* TASK REQUIREMENTS:
Quote the lines below word for word, leaving out the pictures.

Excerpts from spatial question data
++++++++++++++++++++

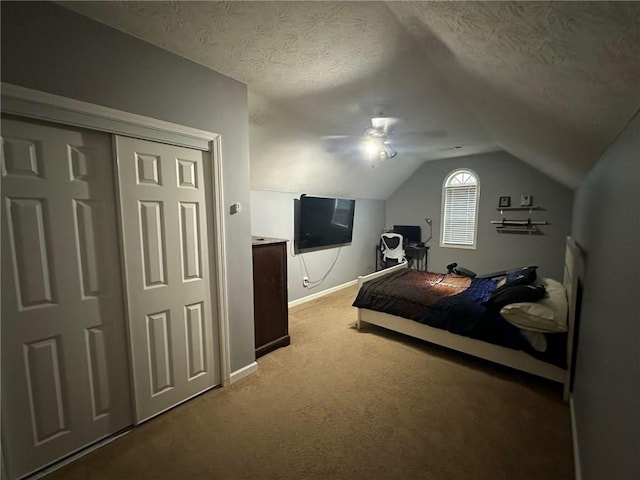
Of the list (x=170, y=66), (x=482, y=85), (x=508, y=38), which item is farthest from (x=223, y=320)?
(x=482, y=85)

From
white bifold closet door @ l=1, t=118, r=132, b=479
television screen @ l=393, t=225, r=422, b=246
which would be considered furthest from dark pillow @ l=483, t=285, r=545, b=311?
television screen @ l=393, t=225, r=422, b=246

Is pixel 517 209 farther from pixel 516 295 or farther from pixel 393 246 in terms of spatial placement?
pixel 516 295

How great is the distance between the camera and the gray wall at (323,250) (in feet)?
12.4

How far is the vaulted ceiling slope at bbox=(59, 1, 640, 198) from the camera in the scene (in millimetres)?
893

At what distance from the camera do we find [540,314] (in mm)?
2098

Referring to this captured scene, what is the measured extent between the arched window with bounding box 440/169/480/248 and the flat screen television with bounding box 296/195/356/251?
1.94 metres

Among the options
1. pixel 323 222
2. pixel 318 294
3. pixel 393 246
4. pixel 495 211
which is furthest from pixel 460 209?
pixel 318 294

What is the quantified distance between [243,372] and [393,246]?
3.88m

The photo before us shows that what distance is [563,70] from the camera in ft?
3.49

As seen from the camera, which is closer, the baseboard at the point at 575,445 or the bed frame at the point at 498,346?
the baseboard at the point at 575,445

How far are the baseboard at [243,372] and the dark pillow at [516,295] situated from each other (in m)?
2.25

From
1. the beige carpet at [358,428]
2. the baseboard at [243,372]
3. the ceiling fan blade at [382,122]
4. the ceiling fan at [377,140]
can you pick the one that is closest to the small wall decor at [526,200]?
the ceiling fan at [377,140]

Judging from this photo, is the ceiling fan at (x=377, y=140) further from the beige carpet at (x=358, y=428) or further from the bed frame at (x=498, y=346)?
the beige carpet at (x=358, y=428)

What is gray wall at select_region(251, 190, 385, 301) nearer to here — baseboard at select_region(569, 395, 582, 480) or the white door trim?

++++++++++++++++++++

* FINISHED TASK:
Of the list (x=170, y=66), (x=482, y=85), (x=508, y=38), which item is farthest from (x=223, y=320)?
(x=482, y=85)

From
white bifold closet door @ l=1, t=118, r=132, b=479
television screen @ l=393, t=225, r=422, b=246
which would be considered furthest from dark pillow @ l=483, t=285, r=545, b=311?
television screen @ l=393, t=225, r=422, b=246

Is pixel 517 209 farther from pixel 516 295 or farther from pixel 393 246 in terms of spatial placement?
pixel 516 295

How great is the distance between the camera and the gray wall at (323,250) (in feet)?
12.4

How far is the vaulted ceiling slope at bbox=(59, 1, 640, 198) from the camera in the scene (in millimetres)?
893

At what distance from the camera do we find [540,314] (in mm)?
2098

Referring to this captured scene, what is the measured extent between the arched window with bounding box 440/169/480/248 and the flat screen television with bounding box 296/195/356/251?
1.94 metres

Among the options
1. pixel 323 222
2. pixel 318 294
3. pixel 393 246
4. pixel 495 211
which is furthest from pixel 460 209?
pixel 318 294

What is the quantified distance between [243,372] and [393,246]?
3.88m

The photo before us shows that what distance is [563,70] from the camera in ft?
3.49

As seen from the camera, which is closer, the baseboard at the point at 575,445 or the bed frame at the point at 498,346?
the baseboard at the point at 575,445

How far are the baseboard at [243,372] and the dark pillow at [516,295] situated from each other (in m)?
2.25

From
1. the beige carpet at [358,428]
2. the baseboard at [243,372]
3. the ceiling fan blade at [382,122]
4. the ceiling fan at [377,140]
can you pick the one that is closest to the small wall decor at [526,200]?
the ceiling fan at [377,140]

Judging from this photo, is the ceiling fan at (x=377, y=140) further from the beige carpet at (x=358, y=428) or further from the bed frame at (x=498, y=346)?
the beige carpet at (x=358, y=428)

What is gray wall at select_region(251, 190, 385, 301) nearer to here — baseboard at select_region(569, 395, 582, 480) or the white door trim?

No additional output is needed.